第3話 十の指

別室では6人の男が机を囲んで話していた。

「あの女、そろそろ情報を吐いた頃かね」

リアを攫ってきた男、バッハがそう言った。

顎髭の男がベイソン、フードを被った男がヒール、角刈りでサングラスをかけたボース、ハットを被ったドレッドヘアのビア、赤髪の男がミリオン。

「あいつの拷問を受けちゃ、あの子正気を保てないでしょうね」

ベイソンがニヤつきながらそう言う。

「俺もやりてえから壊さないでほしいよな」

ヒールの言葉に笑いながら、「趣味悪いな」とボースが言う。

「しかしあの女もついてねえよな。全員Sランク犯罪者の俺たちに捕まっちまうんだから。万に一つも生きて帰れる可能性はねえよ」

そう言ってビアはタバコに火をつける。

超能力犯罪者には、事件の凶悪さ、危険度などからランクがつけられる。Sランクは現時点において最も危険な犯罪者につけられるランクである。

「あの女の運命は決まった」

ミリオンが感情のない声でそう言った。

「くくく……。この世で一番苦しい拷問をしてやろうぜ」

そう言った声が女の声だったため、全員が驚き辺りを見回す。すると何食わぬ顔でリアがソファに座っていた。

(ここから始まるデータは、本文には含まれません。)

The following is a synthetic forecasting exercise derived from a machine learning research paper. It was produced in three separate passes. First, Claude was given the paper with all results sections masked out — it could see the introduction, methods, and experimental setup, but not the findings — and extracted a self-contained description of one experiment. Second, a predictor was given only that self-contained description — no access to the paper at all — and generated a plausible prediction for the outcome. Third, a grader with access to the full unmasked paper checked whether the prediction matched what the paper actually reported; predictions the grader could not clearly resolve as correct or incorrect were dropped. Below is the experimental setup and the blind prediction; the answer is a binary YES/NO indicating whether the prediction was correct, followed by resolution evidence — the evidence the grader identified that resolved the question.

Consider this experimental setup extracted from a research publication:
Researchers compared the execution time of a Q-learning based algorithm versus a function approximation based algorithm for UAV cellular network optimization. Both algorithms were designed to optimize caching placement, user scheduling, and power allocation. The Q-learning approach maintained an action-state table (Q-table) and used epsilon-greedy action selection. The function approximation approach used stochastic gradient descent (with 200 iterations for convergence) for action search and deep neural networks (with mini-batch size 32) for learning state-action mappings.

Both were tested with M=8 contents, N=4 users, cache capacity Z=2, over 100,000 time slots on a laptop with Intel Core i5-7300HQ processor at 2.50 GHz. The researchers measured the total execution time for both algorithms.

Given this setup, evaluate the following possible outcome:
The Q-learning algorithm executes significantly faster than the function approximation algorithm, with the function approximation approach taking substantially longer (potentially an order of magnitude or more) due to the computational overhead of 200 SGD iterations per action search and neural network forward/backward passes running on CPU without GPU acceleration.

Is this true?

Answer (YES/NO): NO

男たちは驚愕の表情を浮かべながら、リアから距離をとった。

「なんだてめえ!どうしてここにいる?」

「楽しそうだったから参加しちゃった」

「楽しそうだったから⁉︎」

空気を読めていないようなリアの発言に驚きながら、拷問をしていたはずの男の姿を探す。

「あいつはどうした?」

「あいつって?……ああ、あの拷問してた人?」

リアは困ったように笑う。

「拷問がぬるすぎてさ。拷問のやり方を教えてあげてたら途中で死んじゃった」

「……死んだ?」

あいつだってSランク犯罪者だぞ。あいつを殺せる人間なんて、ほとんどいないはずだ。そんなあいつを殺した?この女が?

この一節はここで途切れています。